Стараясь заглушить его слова, Мардоний выкрикнул:
– Здесь есть живой свидетель! Второй пастух этой сотни! Честный, правдивый малый. Он первый заметил воровство. Дозволь говорить ему, господин.
Станиен уже раскаивался, что пренебрег советами Луция, Хризостома и вилика, и теперь, услышав, что против сицилийца есть второй свидетель, обрадовался: сейчас этот пастух все расскажет, и рабы успокоятся. Только не надо отступать перед ними.
– Пусть говорит, – кивнул он, стараясь казаться хладнокровным.
– Эй, Долговязый! – позвал Мардоний.
Клеон закрыл глаза и прижался лицом к столбу: «Долговязый заодно со старшим… Видно, так было с самого начала… а я не понимал… Неужели рабы им поверят?»
– Когда вилик послал меня к Мардонию, – начал рыжий пастух, – он дал мне собаку…
– Говори о том, как на пастбище пришел сицилиец, а' не ты, – подсказал Мардоний.

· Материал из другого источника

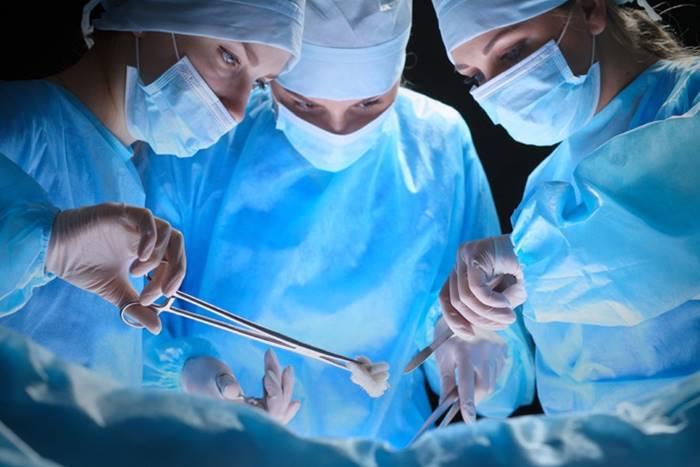 Γιατροί στο χειρουργείο κάνουν επέμβαση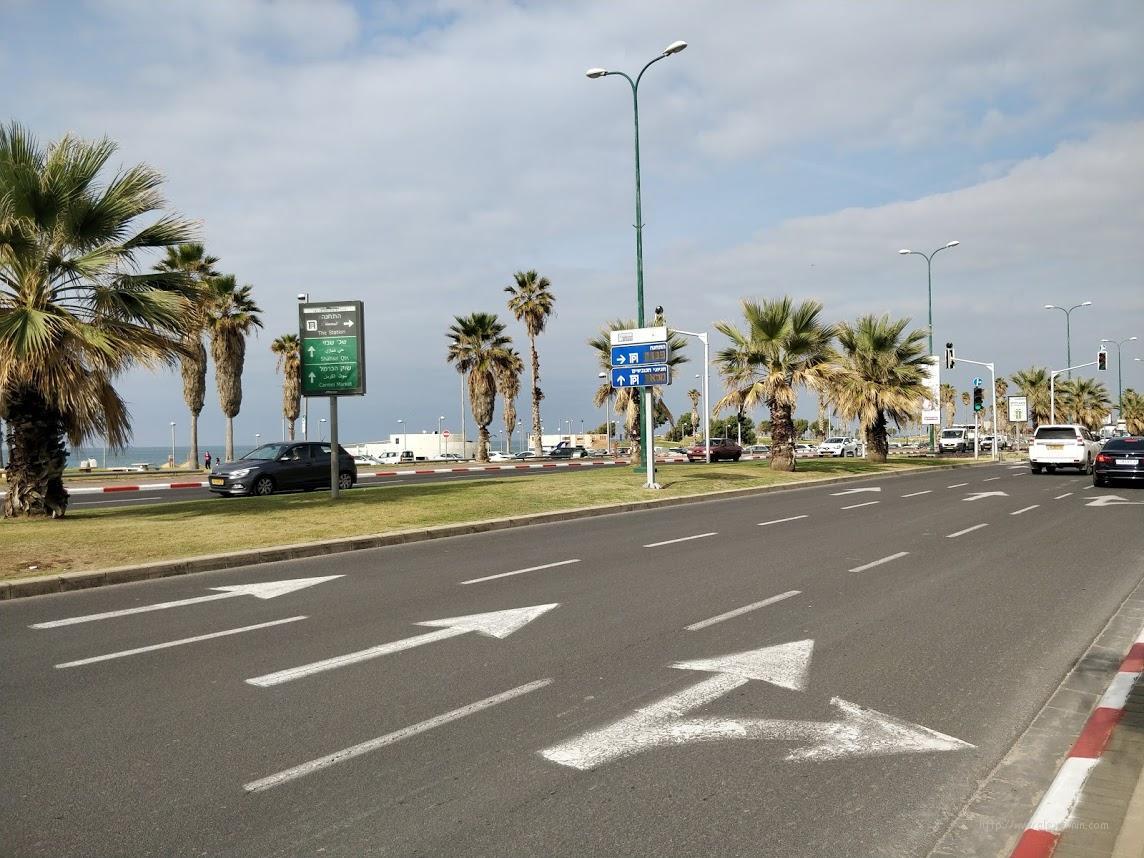 Дорога в Тель-Авиве вдоль набережной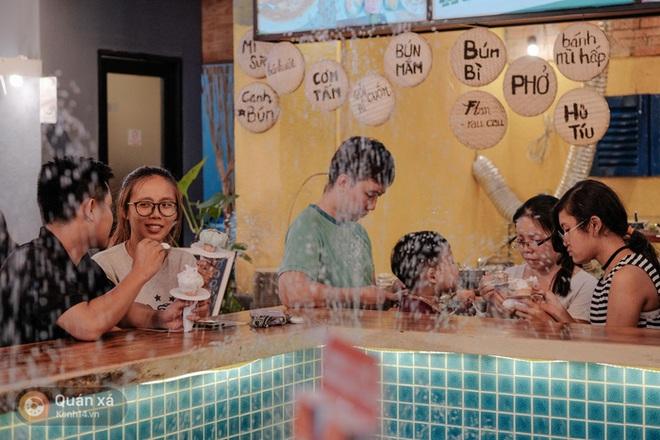 Sài Gòn: Đi thử ngay món kem hoa hồng đang khiến cư dân mạng thế giới sốt xình xịch - Ảnh 5.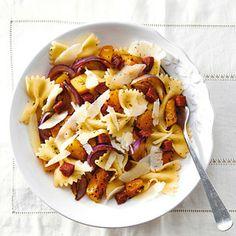 Recept - Pasta met pompoen en salami - Allerhande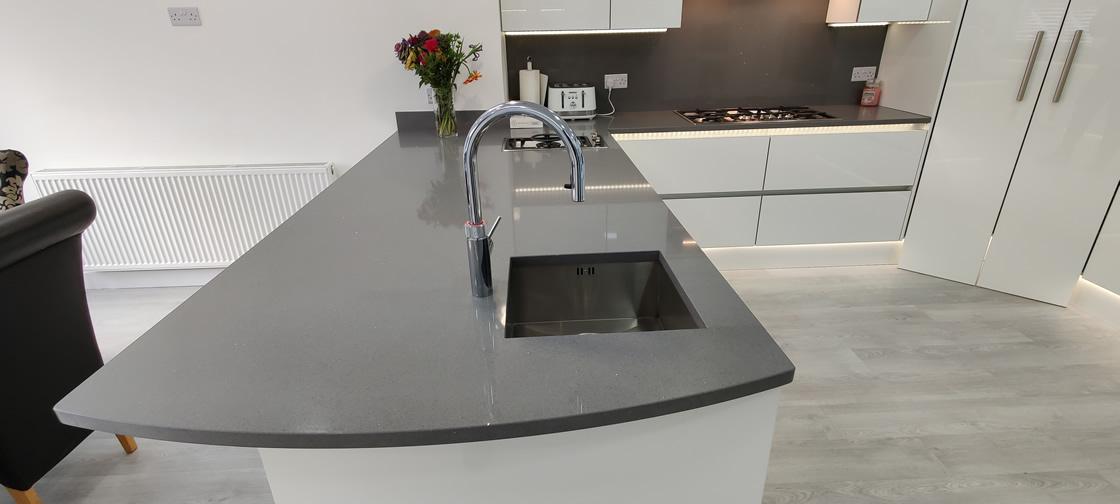 Acrylic Gloss White Bespoke Kitchen in Redhill (14)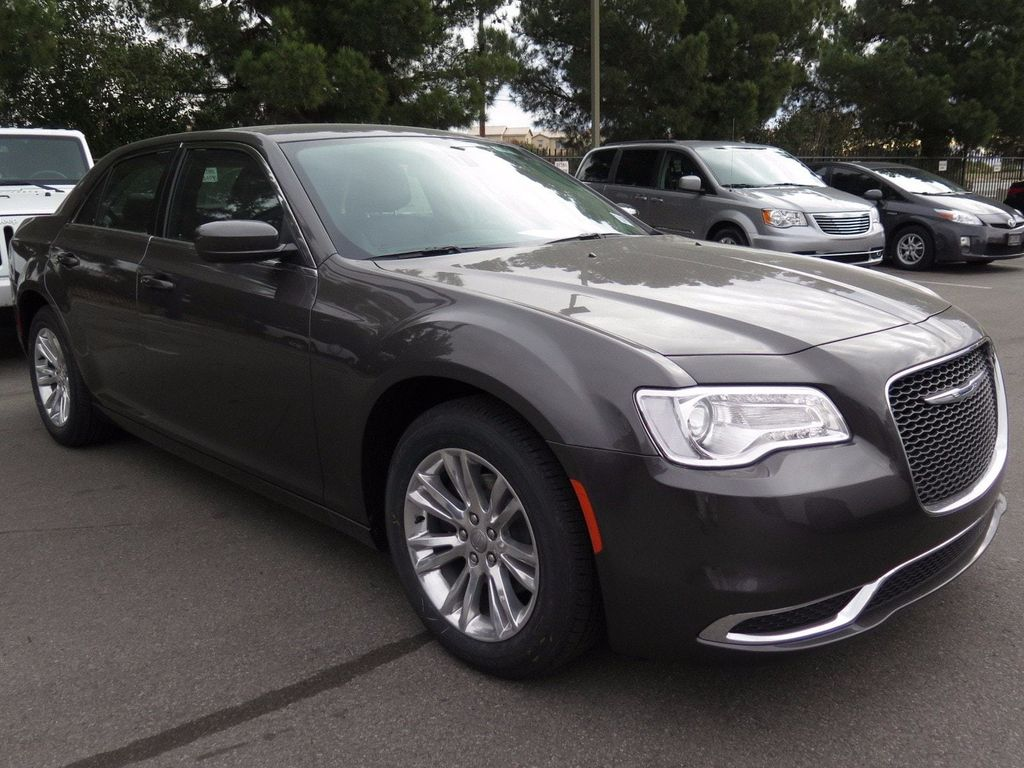 2017 Chrysler 300 Limited RWD - 16731753 - 2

Отмахнувшись от него, Долговязый продолжал:
– А старший пастух сказал, что собака больна, и увел ее…
– Он говорит не то! – крикнул Мардоний. – Прикажи ему говорить о сицилийце, господин!
– Говори о сицилий… – начал было Станиен, но его слова заглушила скороговорка Долговязого, который зачастил так, что все, кто знал ленивого пастуха, диву дались.
– …А потом сказал, будто бросил собаку волкам, – торопливо сыпал Долговязый, глотая концы фраз, – чтобы спастись самому. А у меня стали пропадать ягнята… и овцы… а он ругался… почему не смотрю… волки дерут овец… А я смотрел… Ни одной обглоданной косточки… И волки не выли… И следов не было…
– Лентяй и лгун! – завопил Мардоний. – Не слушай его, господин! Они, видно, стакнулись. Наверное, и воровали вместе. Может, он только из трусости не убежал в шайку Спартака!
Станиен с той минуты, как Долговязый перебил его, сидел, выпучив глаза, и понимал только одно: рабы недопустимо распустились, и виноват в этом вилик.
– К столбу и этого! – прохрипел он, приходя в бешенство от дерзости рыжего пастуха.
Отбиваясь от накинувшихся на него надсмотрщиков, Долговязый продолжал кричать:
– Воровали вовсе не мы!.. Я только не смел донести!.. Воровал старший… – Оглушенный ударом, Долговязый свалился на землю.
«Он мне друг! – ликовал Клеон. Это сделали Береника и кузнец!»
– Помогите нам, друзья! – крикнул он в сгустившуюся темноту.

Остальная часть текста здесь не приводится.